> _Exercise 1_:
Rewrite the stretch of the online video article from "FROM YOUTUBE TO" through "is growing fast.", changing "a month" to "per month".
> _Exercise 2_:
Summarize the online video article in two sentences.
> _Exercise 3_:
Pick up the online video article after its final sentence and keep writing.

> _Quoted text_:
○ ○ ○ ○

FROM YOUTUBE TO YOUR TUBE
YouTube and other online video sites have become something of an
international phenomenon. According to ComScore, a data service for
Internet usage, 75 percent of all Internet users watch an average of
nearly three hours of
video
a month, and the amount of time spent there is growing fast.
What the viewers see is not just amateur videos, which is how YouTube
first got attention, but an extremely wide range of material that
includes educational videos from Princeton and other well-known
universities, sporting events from many countries, and movies and shorts
that have moved out of copyright protection. In a recent development, a
few producers of new TV shows have chosen to put them out on the
Internet, rather than broadcast or cable. We'll see more of this because
the air time is free. 
The largest new video source is America Online (AOL). It recently
started offering a huge selection of 20 million videos from around the
world. Yes, that's "million." Most are short, of course. Among the
most-watched recently is a video of lions fighting over a kill with a
crocodile at Kruger National Park in South Africa.

○ ○ ○ ○

> _Provided information_:

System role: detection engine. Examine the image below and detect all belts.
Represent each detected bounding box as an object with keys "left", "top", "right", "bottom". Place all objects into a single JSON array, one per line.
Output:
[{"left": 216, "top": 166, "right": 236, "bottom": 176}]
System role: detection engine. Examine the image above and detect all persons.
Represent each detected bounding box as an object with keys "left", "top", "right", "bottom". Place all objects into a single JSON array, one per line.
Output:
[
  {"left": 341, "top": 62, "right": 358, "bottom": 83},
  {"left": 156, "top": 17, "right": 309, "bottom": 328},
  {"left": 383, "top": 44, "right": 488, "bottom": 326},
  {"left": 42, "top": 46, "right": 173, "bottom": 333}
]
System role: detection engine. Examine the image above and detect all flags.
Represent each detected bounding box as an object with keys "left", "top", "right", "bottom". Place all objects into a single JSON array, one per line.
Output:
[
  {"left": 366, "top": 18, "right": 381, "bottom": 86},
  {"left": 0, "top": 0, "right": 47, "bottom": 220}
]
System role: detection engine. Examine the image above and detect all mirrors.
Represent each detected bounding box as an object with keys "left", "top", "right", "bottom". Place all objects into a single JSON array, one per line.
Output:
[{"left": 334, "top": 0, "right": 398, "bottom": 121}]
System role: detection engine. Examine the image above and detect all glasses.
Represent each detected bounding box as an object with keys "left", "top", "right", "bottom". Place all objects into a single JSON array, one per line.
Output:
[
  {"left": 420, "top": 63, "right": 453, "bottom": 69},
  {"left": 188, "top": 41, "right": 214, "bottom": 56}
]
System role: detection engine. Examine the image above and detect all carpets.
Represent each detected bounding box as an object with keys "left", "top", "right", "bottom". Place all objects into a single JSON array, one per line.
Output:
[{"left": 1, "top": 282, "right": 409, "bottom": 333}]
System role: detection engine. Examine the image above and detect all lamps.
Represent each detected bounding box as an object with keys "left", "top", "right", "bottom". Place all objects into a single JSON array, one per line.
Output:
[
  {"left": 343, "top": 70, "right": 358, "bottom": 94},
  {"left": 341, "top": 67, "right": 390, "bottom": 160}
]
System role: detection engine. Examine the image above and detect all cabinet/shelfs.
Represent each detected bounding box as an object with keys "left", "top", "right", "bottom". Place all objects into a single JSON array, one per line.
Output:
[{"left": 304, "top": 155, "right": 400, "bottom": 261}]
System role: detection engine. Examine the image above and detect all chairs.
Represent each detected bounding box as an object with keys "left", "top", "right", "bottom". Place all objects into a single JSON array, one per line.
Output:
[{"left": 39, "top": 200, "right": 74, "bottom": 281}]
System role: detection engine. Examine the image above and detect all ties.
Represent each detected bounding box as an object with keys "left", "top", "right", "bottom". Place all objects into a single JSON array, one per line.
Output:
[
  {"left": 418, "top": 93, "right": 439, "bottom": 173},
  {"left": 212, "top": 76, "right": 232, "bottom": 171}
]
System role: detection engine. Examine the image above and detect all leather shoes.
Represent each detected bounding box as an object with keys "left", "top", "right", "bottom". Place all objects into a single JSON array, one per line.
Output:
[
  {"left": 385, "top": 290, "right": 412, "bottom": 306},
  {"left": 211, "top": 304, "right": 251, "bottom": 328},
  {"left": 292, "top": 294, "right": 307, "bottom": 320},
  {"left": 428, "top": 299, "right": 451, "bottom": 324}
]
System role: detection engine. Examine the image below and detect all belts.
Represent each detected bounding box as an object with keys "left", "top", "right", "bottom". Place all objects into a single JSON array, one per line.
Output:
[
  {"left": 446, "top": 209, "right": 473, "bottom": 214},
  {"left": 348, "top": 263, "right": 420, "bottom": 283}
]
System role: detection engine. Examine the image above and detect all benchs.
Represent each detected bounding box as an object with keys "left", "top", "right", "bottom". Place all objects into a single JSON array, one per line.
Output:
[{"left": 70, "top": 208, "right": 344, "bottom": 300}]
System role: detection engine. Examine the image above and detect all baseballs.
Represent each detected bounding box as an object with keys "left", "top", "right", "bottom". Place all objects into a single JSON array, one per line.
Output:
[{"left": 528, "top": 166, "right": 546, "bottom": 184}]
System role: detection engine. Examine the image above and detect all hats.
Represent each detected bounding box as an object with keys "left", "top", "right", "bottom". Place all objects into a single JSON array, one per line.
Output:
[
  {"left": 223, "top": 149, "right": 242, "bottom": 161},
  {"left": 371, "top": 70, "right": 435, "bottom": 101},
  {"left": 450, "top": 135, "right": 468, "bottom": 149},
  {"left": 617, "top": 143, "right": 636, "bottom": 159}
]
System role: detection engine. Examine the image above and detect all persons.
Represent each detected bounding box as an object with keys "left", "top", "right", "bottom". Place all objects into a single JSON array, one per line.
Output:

○ ○ ○ ○

> _Task answer 1_:
FROM YOUTUBE TO YOUR TUBE
YouTube and other online video sites have become something of an
international phenomenon. According to ComScore, a data service for
Internet usage, 75 percent of all Internet users watch an average of
nearly three hours of
video
per month, and the amount of time spent there is growing fast.

> _Task answer 2_:
Online video sites such as YouTube have become an international phenomenon: 75 percent of Internet users watch nearly three hours of video a month. Viewers see a wide range of material beyond amateur videos, and the largest new source, AOL, recently began offering 20 million videos from around the world.

> _Task answer 3_:
All of these can be viewed on a computer screen, but that means being
tethered to wherever that computer is. Using a $400 box from Netgear, we
moved out of the office and into the living room.
The required box is the Digital Entertainer HD EVA 8000, and after an
initial struggle trying to follow Netgear's setup instructions, we
dumped those in the wastebasket and called tech support. We skipped the
part where we were supposed to connect our stereo system to the
Entertainer box by coaxial cable, which was not supplied. That was to
give us surround sound. Forget it.
It helped that we had a wireless router connected to the Internet. The
wireless router broadcasts what’s coming in from the Internet, the
Netgear box receives it and the TV displays it. If your router isn’t
wireless, you need a cable that stretches from the router in your office
to the TV in your living room.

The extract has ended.